▶ TAREFA PROPOSTA: Prossiga o texto sobre o partido Rede Sustentabilidade a partir do ponto em que ele se encerra.

▶ EXCERTO:
▽

Quarenta dias após lançamento do partido de Marina Silva, dois textos
debatem, a partir de distintas perspectivas, seu sentido. Por Inês Castilho e José Roberto Cabrera
A rede e o anzol
Há um silêncio ensurdecedor no documento que funda novo partido: critica-se insustentabilidade, mas não as relações sociais que a provocam
Por José Roberto Cabrera*
Nosso
sistema partidário evoluiu ao longo das últimas décadas transitando de
um bipartidarismo domesticado a um multipartidarismo insosso. O esforço
empreendido por algumas lideranças políticas, sob iniciativa de Marina
Silva, na criação da #Rede Sustentabilidade merece algumas reflexões,
para não cairmos no maniqueísmo dominante entre os principais partidos
brasileiros e no pensamento político rasteiro.
Ainda
que não se deva julgar as pessoas e as organizações pelo que elas
pensam de si próprias, o anúncio de suas intenções, os programas
propostos e o espaço desejado de inserção revelam os possíveis caminhos
que devem ser trilhados no futuro.
A
#rede, como se autorefere, reúne pessoas e grupos oriundos de outros
partidos e organizações. Seu manifesto e estatuto propõem reinventar a
política brasileira, recuperar o caráter republicano e democrático, num
modelo de organização mais horizontal e aberta, procurando congregar a
diversidade em torno de uma ação ética e transformadora da prática
política tradicional, clientelista e privatista.

△

▶ AMOSTRA DE DADOS:
▽

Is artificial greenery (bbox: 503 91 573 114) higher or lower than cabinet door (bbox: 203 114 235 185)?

△

▶ RESPOSTA:
Os
documentos aprovados, no encontro de 16 de fevereiro de 2013, e
registrados em cartório exaltam a necessidade de renovação da política,
da gestão do Estado e das conexões entre os cidadãos e seus
representantes numa teia viva de interações capazes de construir um novo
projeto de desenvolvimento baseado na sustentabilidade, a inclusão a
diversidade e a igualdade, levando em conta a “ética da urgência”.
Os
fundadores da #rede propõem algumas mudanças no funcionamento do novo
partido como, por exemplo, a limitação das doações de campanha, a
proibição da aceitação de doações de empresas de armas, cigarros,
bebidas e agrotóxicos, além de permitirem as “candidaturas cívicas
independentes”, de pessoas com compatilibidade programática, mas não
filiadas à #rede.
Ainda
que a ideia de rede seja interpretada como algo vivo e não hierárquico,
o estatuto da #rede escorrega e não foge das normas legais acerca das
atribuições de cada esfera organizacional. Ao mesmo tempo, os mecanismos
ditos inovadores indicam problemas incontornáveis, como o fato de a
legislação vigente (lei 9504, art. 9º) não permitir a eleição de cidadão
que não seja filiado a um partido político.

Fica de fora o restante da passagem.